Helmut Oehring, Jahrgang 1961, in Ostberlin als Kind gehörloser Eltern aufgewachsen, war nicht der erste, der das Werk des gewissermaßen „inzentrischen“, schon zu Lebzeiten als „Nestbeschmutzer“ beschimpften oberösterreichischen Autors zur Vertonung nutzte. Vielmehr arbeitete Bernhard in den frühen Jahren seiner schriftstellerischen Produktivität selbst mit einem Komponisten, nämlich Gerhard Lampersberg, zusammen, auf dessen Tonhof in Maria Saal er immer wieder Kollegen der schreibenden Zunft antreffen konnte: Christine Lavant etwa, Peter Turrini, Wolfgang Bauer und H. C. Artmann.
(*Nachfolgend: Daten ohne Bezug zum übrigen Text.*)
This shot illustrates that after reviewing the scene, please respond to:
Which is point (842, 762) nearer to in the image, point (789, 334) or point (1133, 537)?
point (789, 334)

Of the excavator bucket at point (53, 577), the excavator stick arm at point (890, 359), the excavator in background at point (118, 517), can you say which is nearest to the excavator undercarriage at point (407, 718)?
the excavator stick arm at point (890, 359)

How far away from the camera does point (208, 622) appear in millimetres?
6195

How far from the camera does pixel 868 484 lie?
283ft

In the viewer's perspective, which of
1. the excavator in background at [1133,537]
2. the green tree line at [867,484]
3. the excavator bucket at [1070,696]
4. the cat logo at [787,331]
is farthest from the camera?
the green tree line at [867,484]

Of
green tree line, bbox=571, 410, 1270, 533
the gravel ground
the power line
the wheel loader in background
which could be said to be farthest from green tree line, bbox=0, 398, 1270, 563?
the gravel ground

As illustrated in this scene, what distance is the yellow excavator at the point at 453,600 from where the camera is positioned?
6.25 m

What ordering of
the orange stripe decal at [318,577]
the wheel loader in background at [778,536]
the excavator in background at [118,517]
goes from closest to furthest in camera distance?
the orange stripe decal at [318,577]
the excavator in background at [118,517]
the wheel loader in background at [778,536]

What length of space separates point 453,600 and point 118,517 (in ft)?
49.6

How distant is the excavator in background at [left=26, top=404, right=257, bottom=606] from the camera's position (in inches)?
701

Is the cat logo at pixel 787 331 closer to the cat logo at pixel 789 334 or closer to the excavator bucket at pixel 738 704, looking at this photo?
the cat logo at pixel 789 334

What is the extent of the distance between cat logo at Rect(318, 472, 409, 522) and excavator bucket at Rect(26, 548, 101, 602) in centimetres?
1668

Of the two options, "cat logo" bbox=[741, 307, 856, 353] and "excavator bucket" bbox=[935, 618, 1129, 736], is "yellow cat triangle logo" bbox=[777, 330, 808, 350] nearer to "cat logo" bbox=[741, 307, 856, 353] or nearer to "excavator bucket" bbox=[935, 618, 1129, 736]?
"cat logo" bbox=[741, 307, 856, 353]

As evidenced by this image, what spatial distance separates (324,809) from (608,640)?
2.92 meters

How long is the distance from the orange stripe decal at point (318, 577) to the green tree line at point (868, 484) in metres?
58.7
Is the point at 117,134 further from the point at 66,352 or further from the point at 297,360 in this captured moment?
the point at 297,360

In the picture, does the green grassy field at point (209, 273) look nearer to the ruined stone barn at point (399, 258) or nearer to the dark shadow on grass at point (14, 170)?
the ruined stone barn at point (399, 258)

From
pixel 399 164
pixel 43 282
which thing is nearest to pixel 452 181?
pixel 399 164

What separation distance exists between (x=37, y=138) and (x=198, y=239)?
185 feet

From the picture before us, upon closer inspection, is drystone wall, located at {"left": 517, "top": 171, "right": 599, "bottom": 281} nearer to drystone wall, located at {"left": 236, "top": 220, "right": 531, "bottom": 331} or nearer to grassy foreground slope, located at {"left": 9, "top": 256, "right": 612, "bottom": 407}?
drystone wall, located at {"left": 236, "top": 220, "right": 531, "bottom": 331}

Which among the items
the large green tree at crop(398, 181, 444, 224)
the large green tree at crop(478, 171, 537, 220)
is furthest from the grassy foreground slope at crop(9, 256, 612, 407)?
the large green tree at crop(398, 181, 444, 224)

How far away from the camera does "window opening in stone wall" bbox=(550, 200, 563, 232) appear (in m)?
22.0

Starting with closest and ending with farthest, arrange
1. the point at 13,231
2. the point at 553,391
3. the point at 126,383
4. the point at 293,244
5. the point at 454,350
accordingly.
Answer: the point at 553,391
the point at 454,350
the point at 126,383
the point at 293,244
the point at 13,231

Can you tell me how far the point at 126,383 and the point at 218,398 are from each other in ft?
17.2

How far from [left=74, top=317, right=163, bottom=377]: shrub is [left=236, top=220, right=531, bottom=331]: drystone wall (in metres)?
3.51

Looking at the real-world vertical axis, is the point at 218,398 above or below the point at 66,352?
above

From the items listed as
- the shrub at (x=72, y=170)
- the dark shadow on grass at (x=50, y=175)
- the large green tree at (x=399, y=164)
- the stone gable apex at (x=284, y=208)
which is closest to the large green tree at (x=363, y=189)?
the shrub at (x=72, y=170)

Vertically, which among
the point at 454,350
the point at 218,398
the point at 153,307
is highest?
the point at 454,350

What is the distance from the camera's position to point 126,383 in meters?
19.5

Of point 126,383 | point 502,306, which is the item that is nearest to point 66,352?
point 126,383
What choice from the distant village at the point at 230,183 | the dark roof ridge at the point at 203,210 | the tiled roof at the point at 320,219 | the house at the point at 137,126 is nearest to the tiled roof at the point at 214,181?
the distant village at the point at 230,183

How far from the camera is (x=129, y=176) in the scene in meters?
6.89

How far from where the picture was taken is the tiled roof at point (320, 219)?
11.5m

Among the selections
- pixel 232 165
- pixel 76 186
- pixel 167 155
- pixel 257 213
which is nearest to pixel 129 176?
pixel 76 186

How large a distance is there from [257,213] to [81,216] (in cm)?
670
Für Lampersbergs Kammeroper Köpfe (1957) verfasste der ehemalige Salzburger Schauspiel- und Gesangsstudent das Libretto, die Uraufführung fand zwei Jahre später statt. Eine weitere Koproduktion war das gleichermaßen avantgardistische Ballett „mit Stimmen“ die rosen der einöde (1959), das allerdings erst nach Bernhards Tod, 1995, erstmals das Licht der Bühne erblickte. Später kam es zum Zerwürfnis mit Gerhard Lampersbergs, der ihn beschuldigte, sich seiner Person unter dem Deckmantel der fiktiven Figur Auersberger in der bis zum Zynismus satirischen Romansuada Holzfällen bedient zu haben. Ein Gerichtsprozess führte daher zur Beschlagnahmung des „Machwerks“.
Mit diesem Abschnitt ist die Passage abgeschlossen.